- _EXERCISE_
Every line from the start of the records below to the line containing "scientific name: Equus quagga" should be retyped exactly, that line included, and no others.

- _DATASET CONTENT_
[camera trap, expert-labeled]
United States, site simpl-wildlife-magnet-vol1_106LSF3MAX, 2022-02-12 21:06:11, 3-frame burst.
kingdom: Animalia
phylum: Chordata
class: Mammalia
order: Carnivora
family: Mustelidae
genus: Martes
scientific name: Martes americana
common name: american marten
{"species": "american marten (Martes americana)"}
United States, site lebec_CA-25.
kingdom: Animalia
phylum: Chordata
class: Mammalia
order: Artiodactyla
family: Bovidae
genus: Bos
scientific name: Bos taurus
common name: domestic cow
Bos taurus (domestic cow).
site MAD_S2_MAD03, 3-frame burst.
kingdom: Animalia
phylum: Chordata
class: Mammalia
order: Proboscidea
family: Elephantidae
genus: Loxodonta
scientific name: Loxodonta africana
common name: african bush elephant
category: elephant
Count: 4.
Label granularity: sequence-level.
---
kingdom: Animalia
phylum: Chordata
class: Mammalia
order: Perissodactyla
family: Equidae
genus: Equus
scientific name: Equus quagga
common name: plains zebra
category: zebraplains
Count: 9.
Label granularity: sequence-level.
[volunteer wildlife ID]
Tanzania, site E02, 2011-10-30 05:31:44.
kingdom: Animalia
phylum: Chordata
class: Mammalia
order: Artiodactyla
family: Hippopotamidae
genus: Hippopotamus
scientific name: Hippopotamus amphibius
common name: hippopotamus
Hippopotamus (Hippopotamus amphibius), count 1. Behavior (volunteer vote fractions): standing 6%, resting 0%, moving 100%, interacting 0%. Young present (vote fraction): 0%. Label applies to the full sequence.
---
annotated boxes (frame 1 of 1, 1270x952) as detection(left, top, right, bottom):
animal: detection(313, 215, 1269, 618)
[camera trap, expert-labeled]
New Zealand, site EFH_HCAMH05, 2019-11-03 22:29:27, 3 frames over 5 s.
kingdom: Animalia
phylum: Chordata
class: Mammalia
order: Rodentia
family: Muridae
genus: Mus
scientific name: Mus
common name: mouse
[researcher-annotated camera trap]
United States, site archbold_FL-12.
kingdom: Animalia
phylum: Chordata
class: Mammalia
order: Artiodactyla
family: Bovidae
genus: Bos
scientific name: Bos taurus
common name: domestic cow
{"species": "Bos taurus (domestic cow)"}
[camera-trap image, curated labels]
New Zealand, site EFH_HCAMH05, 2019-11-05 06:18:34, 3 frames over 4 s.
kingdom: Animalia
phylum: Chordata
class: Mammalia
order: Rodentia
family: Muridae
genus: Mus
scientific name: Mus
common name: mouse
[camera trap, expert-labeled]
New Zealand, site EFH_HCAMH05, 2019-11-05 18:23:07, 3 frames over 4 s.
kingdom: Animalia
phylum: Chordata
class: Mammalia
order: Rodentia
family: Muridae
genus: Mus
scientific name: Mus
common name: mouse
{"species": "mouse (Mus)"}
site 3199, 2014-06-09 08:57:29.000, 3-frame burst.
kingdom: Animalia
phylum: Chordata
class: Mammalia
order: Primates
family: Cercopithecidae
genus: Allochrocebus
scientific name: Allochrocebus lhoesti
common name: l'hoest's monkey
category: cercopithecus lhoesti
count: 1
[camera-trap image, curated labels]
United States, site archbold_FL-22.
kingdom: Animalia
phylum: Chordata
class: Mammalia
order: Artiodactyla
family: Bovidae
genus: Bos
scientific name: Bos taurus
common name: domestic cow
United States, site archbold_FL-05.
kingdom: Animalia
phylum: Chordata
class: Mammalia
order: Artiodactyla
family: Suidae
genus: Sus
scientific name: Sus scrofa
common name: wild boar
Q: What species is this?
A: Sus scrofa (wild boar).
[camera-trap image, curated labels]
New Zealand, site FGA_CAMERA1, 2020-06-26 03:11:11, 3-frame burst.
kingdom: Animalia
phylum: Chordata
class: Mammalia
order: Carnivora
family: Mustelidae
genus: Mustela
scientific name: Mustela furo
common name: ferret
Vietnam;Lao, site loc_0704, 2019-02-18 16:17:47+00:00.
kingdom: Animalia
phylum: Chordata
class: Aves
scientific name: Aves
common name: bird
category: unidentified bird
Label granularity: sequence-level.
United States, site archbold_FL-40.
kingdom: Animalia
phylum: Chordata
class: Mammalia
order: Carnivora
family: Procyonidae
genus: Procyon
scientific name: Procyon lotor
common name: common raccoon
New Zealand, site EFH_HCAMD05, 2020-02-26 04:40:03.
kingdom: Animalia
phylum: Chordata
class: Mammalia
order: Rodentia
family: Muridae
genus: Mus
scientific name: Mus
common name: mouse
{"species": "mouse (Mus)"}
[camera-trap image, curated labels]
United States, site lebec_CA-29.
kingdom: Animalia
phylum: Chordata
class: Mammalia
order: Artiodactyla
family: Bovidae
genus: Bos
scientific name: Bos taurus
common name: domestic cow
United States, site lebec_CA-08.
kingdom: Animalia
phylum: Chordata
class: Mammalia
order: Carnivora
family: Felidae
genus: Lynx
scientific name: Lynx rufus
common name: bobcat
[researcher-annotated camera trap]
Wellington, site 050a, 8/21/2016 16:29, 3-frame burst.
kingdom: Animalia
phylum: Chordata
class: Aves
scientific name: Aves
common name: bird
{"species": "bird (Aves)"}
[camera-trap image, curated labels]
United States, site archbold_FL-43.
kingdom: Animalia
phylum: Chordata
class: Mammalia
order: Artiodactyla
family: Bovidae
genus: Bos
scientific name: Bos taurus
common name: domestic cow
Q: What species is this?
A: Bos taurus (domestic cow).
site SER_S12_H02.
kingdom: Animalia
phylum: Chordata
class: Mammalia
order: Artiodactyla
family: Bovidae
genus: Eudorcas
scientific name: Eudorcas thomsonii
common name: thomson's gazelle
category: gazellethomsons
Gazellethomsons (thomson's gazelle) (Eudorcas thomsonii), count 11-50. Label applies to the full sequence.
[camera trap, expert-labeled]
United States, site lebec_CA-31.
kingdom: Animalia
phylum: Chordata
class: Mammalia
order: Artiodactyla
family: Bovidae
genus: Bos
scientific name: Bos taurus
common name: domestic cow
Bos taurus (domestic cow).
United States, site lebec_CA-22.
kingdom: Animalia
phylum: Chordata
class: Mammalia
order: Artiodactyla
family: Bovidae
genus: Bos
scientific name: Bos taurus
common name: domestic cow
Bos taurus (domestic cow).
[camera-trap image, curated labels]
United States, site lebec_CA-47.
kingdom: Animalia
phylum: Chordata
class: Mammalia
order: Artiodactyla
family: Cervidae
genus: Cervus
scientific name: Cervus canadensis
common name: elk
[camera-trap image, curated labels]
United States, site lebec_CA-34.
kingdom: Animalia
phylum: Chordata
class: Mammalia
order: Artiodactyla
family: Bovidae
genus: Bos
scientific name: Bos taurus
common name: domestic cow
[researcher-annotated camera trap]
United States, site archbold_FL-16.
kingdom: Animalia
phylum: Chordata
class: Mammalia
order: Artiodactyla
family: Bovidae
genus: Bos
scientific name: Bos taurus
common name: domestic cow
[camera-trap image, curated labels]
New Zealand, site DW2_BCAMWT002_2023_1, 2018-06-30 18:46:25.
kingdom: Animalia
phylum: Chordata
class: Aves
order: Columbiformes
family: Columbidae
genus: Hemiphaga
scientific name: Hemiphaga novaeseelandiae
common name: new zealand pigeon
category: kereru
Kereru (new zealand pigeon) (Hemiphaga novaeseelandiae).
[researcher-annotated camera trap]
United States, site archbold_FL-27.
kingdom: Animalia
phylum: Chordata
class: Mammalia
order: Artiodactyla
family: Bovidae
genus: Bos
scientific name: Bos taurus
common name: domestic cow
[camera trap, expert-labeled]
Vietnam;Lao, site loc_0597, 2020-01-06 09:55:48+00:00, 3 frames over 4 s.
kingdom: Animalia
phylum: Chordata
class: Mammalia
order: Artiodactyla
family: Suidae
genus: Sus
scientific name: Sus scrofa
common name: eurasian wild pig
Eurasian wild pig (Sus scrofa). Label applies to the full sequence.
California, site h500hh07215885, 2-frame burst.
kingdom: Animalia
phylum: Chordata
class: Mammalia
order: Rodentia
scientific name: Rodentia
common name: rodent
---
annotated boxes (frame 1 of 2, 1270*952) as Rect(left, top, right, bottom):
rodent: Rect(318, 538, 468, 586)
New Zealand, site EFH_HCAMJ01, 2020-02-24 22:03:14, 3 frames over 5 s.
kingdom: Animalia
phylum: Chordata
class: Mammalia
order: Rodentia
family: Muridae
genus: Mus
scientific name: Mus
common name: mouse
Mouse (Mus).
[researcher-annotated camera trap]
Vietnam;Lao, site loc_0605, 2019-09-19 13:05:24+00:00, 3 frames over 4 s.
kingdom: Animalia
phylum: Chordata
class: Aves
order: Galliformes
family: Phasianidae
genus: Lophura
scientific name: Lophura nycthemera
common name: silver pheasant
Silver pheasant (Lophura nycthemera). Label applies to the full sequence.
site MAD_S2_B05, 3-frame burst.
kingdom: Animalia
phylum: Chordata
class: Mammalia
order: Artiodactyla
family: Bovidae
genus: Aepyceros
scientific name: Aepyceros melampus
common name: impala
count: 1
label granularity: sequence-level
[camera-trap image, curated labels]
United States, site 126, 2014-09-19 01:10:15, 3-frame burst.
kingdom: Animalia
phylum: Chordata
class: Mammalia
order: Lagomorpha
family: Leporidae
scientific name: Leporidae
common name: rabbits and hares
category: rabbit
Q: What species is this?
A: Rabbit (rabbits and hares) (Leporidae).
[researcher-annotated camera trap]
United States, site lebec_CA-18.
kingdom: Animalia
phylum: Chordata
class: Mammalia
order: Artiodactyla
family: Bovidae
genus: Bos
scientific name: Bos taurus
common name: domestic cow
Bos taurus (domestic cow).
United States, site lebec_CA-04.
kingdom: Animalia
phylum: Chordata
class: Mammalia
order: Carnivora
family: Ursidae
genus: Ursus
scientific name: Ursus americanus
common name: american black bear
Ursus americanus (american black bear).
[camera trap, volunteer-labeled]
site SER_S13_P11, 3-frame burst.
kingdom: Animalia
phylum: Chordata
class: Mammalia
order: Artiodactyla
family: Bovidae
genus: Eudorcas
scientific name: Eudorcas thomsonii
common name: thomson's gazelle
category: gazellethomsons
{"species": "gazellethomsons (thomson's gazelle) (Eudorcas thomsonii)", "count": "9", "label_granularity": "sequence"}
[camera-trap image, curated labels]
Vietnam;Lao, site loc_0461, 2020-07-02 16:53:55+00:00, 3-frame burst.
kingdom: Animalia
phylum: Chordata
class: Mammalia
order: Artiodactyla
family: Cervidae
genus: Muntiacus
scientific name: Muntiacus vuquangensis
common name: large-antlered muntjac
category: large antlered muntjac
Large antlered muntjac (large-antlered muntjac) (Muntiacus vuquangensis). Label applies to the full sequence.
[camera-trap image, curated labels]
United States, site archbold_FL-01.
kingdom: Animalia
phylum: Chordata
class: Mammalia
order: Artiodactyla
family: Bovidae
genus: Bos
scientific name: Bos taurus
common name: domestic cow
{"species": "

- _TASK OUTPUT_
[camera trap, expert-labeled]
United States, site simpl-wildlife-magnet-vol1_106LSF3MAX, 2022-02-12 21:06:11, 3-frame burst.
kingdom: Animalia
phylum: Chordata
class: Mammalia
order: Carnivora
family: Mustelidae
genus: Martes
scientific name: Martes americana
common name: american marten
{"species": "american marten (Martes americana)"}
United States, site lebec_CA-25.
kingdom: Animalia
phylum: Chordata
class: Mammalia
order: Artiodactyla
family: Bovidae
genus: Bos
scientific name: Bos taurus
common name: domestic cow
Bos taurus (domestic cow).
site MAD_S2_MAD03, 3-frame burst.
kingdom: Animalia
phylum: Chordata
class: Mammalia
order: Proboscidea
family: Elephantidae
genus: Loxodonta
scientific name: Loxodonta africana
common name: african bush elephant
category: elephant
Count: 4.
Label granularity: sequence-level.
---
kingdom: Animalia
phylum: Chordata
class: Mammalia
order: Perissodactyla
family: Equidae
genus: Equus
scientific name: Equus quagga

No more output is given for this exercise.